+++ МАТЕРИАЛЫ УПРАЖНЕНИЯ +++

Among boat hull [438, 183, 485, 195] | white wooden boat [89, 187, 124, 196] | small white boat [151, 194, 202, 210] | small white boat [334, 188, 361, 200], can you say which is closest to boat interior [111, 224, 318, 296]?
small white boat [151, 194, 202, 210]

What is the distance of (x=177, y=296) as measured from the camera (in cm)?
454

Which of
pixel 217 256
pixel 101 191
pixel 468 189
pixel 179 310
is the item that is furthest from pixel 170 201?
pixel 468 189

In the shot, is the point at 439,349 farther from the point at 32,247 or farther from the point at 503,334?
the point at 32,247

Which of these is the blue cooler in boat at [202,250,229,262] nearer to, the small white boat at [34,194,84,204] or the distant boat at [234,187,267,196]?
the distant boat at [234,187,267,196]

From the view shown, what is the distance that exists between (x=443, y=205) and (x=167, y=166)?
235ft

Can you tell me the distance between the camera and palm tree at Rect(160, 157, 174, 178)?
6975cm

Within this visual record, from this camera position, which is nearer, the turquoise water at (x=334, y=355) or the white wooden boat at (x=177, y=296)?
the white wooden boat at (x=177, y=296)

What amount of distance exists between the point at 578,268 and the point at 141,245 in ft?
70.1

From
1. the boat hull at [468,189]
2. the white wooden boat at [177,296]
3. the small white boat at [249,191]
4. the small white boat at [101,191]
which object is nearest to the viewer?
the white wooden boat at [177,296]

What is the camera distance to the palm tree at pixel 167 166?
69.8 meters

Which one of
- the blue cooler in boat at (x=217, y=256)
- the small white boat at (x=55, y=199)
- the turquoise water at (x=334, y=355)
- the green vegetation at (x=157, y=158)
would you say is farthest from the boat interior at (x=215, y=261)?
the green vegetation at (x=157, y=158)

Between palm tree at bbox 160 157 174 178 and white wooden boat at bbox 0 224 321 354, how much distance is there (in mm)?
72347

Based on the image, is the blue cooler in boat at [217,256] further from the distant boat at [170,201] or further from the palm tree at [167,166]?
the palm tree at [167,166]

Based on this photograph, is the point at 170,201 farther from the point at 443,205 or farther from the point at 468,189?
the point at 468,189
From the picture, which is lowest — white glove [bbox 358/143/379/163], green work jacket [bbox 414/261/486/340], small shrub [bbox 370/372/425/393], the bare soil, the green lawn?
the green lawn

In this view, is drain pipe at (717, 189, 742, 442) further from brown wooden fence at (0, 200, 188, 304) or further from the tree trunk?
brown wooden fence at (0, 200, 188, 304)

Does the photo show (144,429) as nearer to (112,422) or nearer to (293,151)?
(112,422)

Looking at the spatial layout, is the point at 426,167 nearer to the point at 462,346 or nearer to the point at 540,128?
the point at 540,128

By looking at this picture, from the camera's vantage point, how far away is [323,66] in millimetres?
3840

+++

Оформите весь материал выше как нумерованный список строк, опустив пустые строки.

РЕЗУЛЬТАТ ВЫПОЛНЕНИЯ:
1. Among boat hull [438, 183, 485, 195] | white wooden boat [89, 187, 124, 196] | small white boat [151, 194, 202, 210] | small white boat [334, 188, 361, 200], can you say which is closest to boat interior [111, 224, 318, 296]?
2. small white boat [151, 194, 202, 210]
3. What is the distance of (x=177, y=296) as measured from the camera (in cm)?
4. 454
5. Which of
6. pixel 217 256
7. pixel 101 191
8. pixel 468 189
9. pixel 179 310
10. is the item that is furthest from pixel 170 201?
11. pixel 468 189
12. In the shot, is the point at 439,349 farther from the point at 32,247 or farther from the point at 503,334?
13. the point at 32,247
14. Which of these is the blue cooler in boat at [202,250,229,262] nearer to, the small white boat at [34,194,84,204] or the distant boat at [234,187,267,196]?
15. the distant boat at [234,187,267,196]
16. From the view shown, what is the distance that exists between (x=443, y=205) and (x=167, y=166)?
17. 235ft
18. Can you tell me the distance between the camera and palm tree at Rect(160, 157, 174, 178)?
19. 6975cm
20. Within this visual record, from this camera position, which is nearer, the turquoise water at (x=334, y=355) or the white wooden boat at (x=177, y=296)?
21. the white wooden boat at (x=177, y=296)
22. What amount of distance exists between the point at 578,268 and the point at 141,245 in ft?
23. 70.1
24. From
25. 1. the boat hull at [468,189]
26. 2. the white wooden boat at [177,296]
27. 3. the small white boat at [249,191]
28. 4. the small white boat at [101,191]
29. which object is nearest to the viewer?
30. the white wooden boat at [177,296]
31. What is the camera distance to the palm tree at pixel 167 166?
32. 69.8 meters
33. Which one of
34. - the blue cooler in boat at (x=217, y=256)
35. - the small white boat at (x=55, y=199)
36. - the turquoise water at (x=334, y=355)
37. - the green vegetation at (x=157, y=158)
38. would you say is farthest from the boat interior at (x=215, y=261)?
39. the green vegetation at (x=157, y=158)
40. Between palm tree at bbox 160 157 174 178 and white wooden boat at bbox 0 224 321 354, how much distance is there (in mm)?
41. 72347
42. Based on the image, is the blue cooler in boat at [217,256] further from the distant boat at [170,201] or further from the palm tree at [167,166]?
43. the palm tree at [167,166]
44. Based on this photograph, is the point at 170,201 farther from the point at 443,205 or farther from the point at 468,189?
45. the point at 468,189
46. From the picture, which is lowest — white glove [bbox 358/143/379/163], green work jacket [bbox 414/261/486/340], small shrub [bbox 370/372/425/393], the bare soil, the green lawn?
47. the green lawn
48. In this view, is drain pipe at (717, 189, 742, 442) further from brown wooden fence at (0, 200, 188, 304) or further from the tree trunk?
49. brown wooden fence at (0, 200, 188, 304)
50. Does the photo show (144,429) as nearer to (112,422) or nearer to (293,151)?
51. (112,422)
52. Looking at the spatial layout, is the point at 426,167 nearer to the point at 462,346 or nearer to the point at 540,128?
53. the point at 540,128
54. By looking at this picture, from the camera's vantage point, how far away is [323,66] in millimetres?
55. 3840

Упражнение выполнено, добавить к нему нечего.